Texto de leitura:

Barbara Suelen Coloniese, perita do MNPCT
Segundo a funcionária do governo que não quis se identificar, há vazamentos de água pelas paredes. Alguns adolescentes da unidade chegam a ficar até 22 horas dentro dos quartos, diz.
Outra prática de tortura relatada pelos jovens é conhecida como "cadeirinha". Nela, o adolescente é colocado no chão e os agentes se sentam sobre o corpo dele durante longos períodos.
São Francisco do Sul é uma unidade prisional que já abriga adultos e não pode ser adaptada para o sistema socioeducativo, segundo Fernanda Menezes, coordenadora do Núcleo Especializado de Política Criminal e Execução Penal da Defensoria Pública de Santa Catarina. "Precisaria ser construída uma nova unidade, com outra estrutura física."
Fontes ouvidas pela reportagem que atuam em inspeções afirmam que essa é uma das prisões com a presença de facções criminosas. Por isso, citam o risco de aliciamento de jovens — inclusive no contato com os presos que participaram da reforma na unidade socioeducativa de Joinville.

Dados para análise:
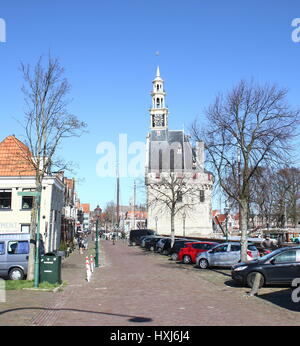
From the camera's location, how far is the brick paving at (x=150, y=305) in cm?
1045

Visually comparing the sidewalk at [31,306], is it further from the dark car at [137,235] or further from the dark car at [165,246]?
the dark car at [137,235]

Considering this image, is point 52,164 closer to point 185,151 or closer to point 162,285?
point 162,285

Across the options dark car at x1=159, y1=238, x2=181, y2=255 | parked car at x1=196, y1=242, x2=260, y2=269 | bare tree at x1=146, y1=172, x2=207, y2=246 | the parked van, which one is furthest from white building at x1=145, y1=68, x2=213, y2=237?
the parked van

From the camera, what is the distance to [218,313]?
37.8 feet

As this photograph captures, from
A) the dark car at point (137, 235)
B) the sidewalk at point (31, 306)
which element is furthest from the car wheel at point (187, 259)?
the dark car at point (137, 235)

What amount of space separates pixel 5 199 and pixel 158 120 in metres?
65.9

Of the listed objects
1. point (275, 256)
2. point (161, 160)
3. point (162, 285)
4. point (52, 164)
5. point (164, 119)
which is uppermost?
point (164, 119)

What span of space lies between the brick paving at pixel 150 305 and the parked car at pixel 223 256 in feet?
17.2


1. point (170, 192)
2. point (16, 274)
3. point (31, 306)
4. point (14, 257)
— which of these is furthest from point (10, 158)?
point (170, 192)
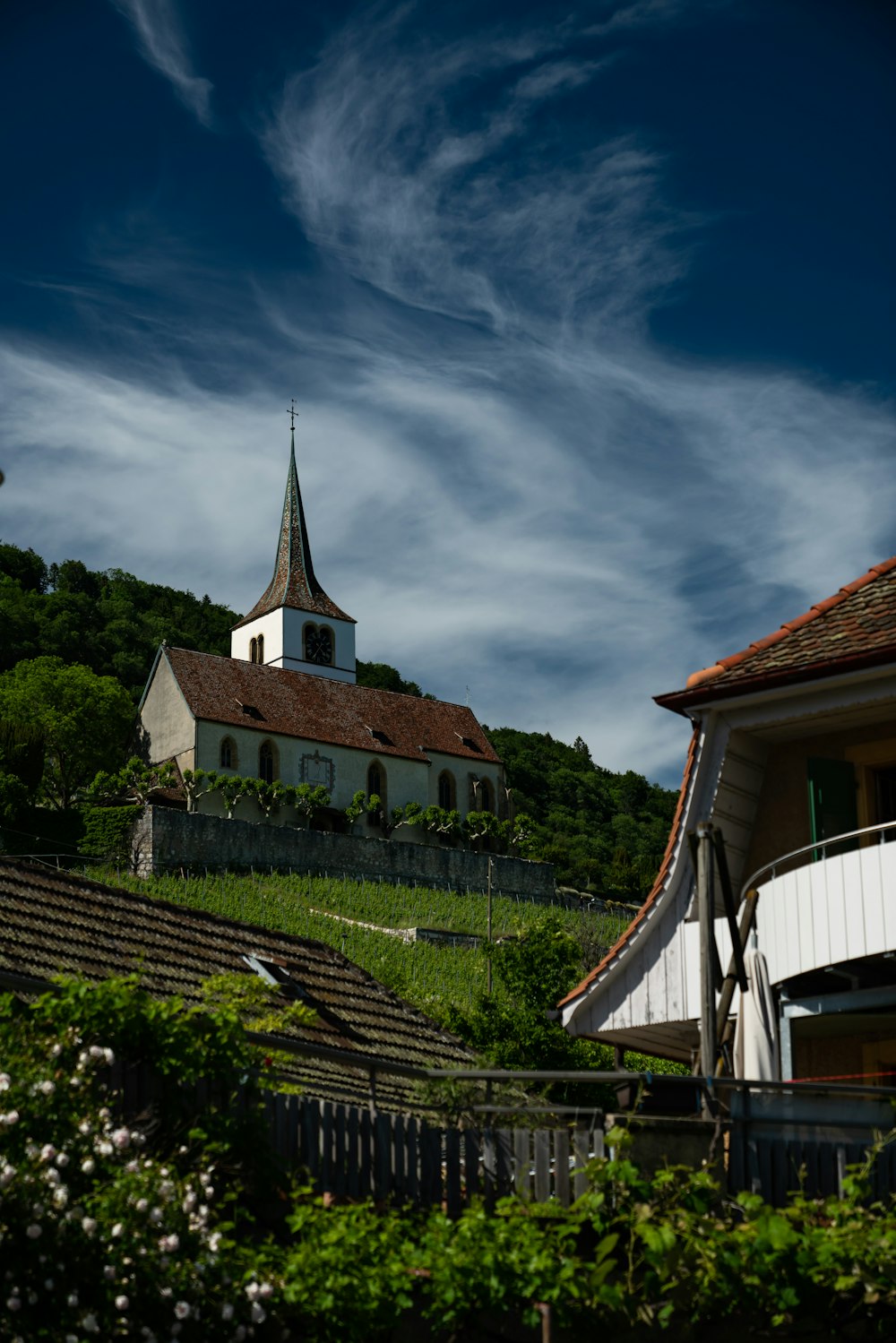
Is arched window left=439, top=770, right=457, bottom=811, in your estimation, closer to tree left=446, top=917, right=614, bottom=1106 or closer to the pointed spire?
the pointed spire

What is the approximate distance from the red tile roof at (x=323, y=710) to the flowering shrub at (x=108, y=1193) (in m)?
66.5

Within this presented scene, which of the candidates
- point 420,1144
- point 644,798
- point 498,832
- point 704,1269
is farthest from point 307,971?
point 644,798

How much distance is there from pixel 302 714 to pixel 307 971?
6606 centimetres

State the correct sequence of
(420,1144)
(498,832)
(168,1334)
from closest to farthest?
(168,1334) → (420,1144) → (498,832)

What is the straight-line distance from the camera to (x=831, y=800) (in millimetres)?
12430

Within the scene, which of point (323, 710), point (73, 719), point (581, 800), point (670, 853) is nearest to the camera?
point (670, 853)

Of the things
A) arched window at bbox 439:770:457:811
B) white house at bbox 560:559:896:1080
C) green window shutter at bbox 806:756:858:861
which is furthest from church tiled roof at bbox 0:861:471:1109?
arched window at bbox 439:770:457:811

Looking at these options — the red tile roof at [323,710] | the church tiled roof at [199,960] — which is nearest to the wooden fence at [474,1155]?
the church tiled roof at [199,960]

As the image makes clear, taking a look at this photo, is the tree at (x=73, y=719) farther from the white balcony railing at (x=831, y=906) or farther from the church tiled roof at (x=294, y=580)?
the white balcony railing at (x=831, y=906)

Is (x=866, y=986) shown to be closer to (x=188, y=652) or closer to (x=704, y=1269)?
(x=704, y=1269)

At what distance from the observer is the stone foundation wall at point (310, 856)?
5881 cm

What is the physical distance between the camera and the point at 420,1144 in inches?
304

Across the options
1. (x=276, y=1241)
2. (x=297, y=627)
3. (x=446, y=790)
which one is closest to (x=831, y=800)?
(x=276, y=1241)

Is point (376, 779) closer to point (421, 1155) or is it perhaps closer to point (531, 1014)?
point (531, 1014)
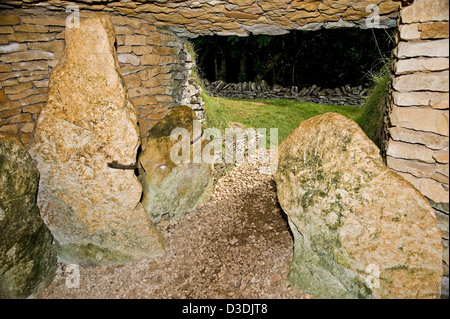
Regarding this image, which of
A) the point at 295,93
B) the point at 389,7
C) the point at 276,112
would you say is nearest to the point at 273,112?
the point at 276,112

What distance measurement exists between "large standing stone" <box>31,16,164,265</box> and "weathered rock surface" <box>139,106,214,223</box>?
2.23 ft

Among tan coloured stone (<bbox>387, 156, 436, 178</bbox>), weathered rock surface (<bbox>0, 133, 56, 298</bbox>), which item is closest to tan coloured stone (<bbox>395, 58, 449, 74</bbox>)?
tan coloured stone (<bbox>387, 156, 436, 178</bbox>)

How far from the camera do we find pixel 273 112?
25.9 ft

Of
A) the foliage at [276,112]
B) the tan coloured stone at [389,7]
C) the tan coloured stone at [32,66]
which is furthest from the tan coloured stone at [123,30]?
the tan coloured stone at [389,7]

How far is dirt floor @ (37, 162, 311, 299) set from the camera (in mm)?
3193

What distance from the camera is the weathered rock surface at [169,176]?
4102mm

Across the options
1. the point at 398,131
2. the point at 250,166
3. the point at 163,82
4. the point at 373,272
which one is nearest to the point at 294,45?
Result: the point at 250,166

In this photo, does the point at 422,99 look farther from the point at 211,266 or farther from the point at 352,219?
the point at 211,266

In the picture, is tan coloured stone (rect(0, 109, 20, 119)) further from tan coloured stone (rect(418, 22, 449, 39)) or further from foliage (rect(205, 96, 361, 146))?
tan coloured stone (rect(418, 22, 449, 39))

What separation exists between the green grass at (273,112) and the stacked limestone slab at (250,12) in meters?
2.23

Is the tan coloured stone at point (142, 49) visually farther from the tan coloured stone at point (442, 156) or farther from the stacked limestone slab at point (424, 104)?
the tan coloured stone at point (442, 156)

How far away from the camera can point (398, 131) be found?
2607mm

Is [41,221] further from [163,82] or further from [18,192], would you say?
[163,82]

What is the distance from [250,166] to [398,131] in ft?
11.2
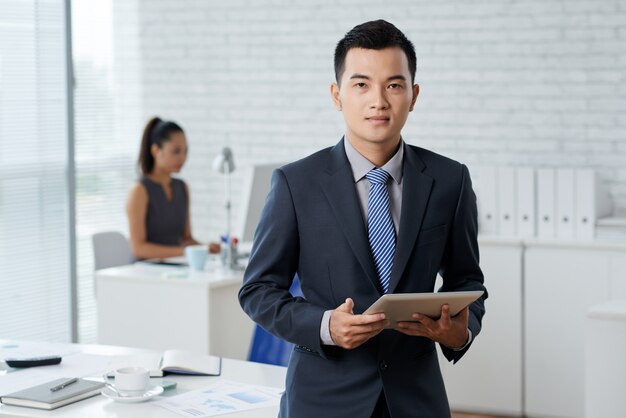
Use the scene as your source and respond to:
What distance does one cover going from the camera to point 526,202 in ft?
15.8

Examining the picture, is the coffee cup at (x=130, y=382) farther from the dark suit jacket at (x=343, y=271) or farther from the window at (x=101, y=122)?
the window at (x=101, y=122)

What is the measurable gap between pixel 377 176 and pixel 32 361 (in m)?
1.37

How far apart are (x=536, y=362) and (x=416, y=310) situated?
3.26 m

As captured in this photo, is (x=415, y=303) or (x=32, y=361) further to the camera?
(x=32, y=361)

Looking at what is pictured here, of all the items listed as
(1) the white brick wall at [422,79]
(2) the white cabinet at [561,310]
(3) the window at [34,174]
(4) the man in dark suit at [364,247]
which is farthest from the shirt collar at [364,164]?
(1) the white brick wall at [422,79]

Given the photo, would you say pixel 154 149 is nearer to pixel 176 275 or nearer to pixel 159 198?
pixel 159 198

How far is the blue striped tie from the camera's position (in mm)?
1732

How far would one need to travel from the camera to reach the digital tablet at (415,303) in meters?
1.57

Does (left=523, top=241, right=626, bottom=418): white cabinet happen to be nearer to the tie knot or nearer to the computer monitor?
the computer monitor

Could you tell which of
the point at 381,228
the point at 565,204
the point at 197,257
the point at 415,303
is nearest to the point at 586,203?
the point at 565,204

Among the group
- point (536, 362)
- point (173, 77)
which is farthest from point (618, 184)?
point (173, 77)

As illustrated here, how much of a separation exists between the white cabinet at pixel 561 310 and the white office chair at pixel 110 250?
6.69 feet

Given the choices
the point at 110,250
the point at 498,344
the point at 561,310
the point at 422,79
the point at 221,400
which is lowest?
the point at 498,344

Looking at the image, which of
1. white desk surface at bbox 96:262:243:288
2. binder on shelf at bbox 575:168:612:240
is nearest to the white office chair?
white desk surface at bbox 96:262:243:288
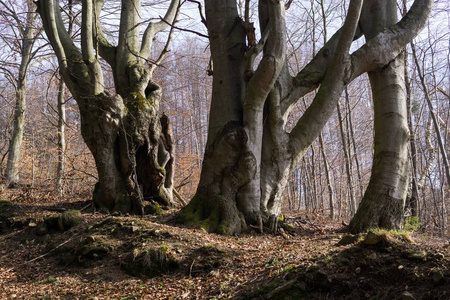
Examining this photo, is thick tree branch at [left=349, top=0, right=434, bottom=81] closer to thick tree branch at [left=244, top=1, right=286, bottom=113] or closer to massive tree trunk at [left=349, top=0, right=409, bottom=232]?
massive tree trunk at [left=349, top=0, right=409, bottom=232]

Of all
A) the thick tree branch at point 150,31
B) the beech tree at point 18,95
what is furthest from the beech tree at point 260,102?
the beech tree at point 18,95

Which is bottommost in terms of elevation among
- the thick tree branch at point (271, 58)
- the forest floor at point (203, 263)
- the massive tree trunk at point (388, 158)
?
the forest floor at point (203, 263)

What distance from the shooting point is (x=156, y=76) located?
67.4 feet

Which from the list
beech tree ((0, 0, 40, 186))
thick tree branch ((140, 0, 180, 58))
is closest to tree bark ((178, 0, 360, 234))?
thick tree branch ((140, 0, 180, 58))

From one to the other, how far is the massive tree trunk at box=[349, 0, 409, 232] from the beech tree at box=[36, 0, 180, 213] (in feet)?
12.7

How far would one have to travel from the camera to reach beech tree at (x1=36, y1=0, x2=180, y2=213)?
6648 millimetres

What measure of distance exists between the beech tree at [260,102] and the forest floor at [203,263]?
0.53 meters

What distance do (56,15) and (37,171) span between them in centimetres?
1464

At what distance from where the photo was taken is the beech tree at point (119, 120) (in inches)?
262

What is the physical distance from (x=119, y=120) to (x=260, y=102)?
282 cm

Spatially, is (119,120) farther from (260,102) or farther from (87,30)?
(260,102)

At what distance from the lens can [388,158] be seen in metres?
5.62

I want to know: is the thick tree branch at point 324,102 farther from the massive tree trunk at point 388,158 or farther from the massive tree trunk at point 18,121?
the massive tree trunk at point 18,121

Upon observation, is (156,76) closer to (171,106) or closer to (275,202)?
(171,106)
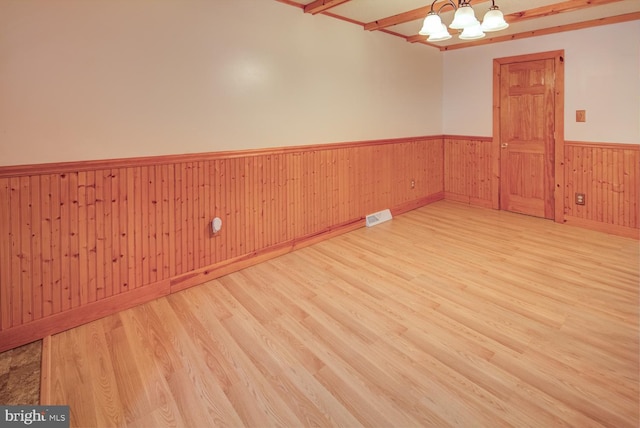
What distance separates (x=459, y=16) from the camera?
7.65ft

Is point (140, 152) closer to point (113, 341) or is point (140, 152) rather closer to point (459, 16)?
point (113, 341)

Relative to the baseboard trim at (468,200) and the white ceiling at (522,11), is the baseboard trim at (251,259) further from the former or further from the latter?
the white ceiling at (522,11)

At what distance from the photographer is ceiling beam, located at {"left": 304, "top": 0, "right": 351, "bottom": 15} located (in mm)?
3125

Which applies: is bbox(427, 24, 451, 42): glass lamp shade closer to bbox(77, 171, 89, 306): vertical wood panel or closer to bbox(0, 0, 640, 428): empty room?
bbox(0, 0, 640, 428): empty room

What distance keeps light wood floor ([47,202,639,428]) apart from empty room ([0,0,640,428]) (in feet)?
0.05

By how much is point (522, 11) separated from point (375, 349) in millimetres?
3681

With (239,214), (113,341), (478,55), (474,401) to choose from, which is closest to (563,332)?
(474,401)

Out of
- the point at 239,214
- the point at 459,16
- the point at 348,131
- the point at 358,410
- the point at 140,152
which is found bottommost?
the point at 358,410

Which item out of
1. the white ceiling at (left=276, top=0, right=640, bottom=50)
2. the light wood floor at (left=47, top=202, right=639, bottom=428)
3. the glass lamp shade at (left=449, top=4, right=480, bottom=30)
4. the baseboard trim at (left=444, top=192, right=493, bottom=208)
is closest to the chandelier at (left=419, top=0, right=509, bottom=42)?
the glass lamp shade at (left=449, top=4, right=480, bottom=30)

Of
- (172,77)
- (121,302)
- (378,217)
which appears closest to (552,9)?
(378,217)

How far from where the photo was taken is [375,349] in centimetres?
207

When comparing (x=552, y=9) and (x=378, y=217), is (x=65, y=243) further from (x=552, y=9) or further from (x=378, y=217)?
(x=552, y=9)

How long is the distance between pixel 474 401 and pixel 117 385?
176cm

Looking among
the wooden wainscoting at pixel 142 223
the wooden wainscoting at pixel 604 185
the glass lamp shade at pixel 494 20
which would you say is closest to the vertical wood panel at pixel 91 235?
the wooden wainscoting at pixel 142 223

Enunciado 1: Liste todos os nomes de lugares (cidades ou estados) mencionados no texto sobre os adolescentes em unidades socioeducativas.
Enunciado 2: Prossiga com o texto sobre os adolescentes em unidades socioeducativas a partir do ponto em que ele termina.
Não é preciso consultar as entradas.

Espaço de resposta 1: São Francisco do Sul, Santa Catarina, Joinville

Espaço de resposta 2:
A desorganização interna e as condições de insalubridade estão gerando uma situação de caos. O sistema prisional vive um limite insuportável. É possível que repita o que assistimos o que ocorreu no Rio Grande do Norte.
Fernanda Menezes, coordenadora do Nupep (Núcleo Especializado de Polícia Criminal e Execução Penal) da Defensoria Pública de Santa Catarina
Facções, agentes temporários e insalubridade
O ofício assinado pelo MNCPT, ao qual a reportagem teve acesso, manifesta preocupação com o "baixo efetivo" de policiais penais e profissionais de áreas técnicas nos presídios do estado. Segundo o órgão, o número de agentes temporários chega a 90% em algumas regiões do estado.
O problema dos agentes temporários, segundo a perita, é que a fragilidade do vínculo trabalhista pode impactar na segurança que o funcionário tem para fazer eventuais denúncias. "A pessoa prefere não relatar um tratamento desumano e degradante porque pode ser mandada embora no dia seguinte."
O órgão também reclamou da retirada de conteúdos relacionados a Direitos Humanos nos cursos de formação de servidores penais no estado.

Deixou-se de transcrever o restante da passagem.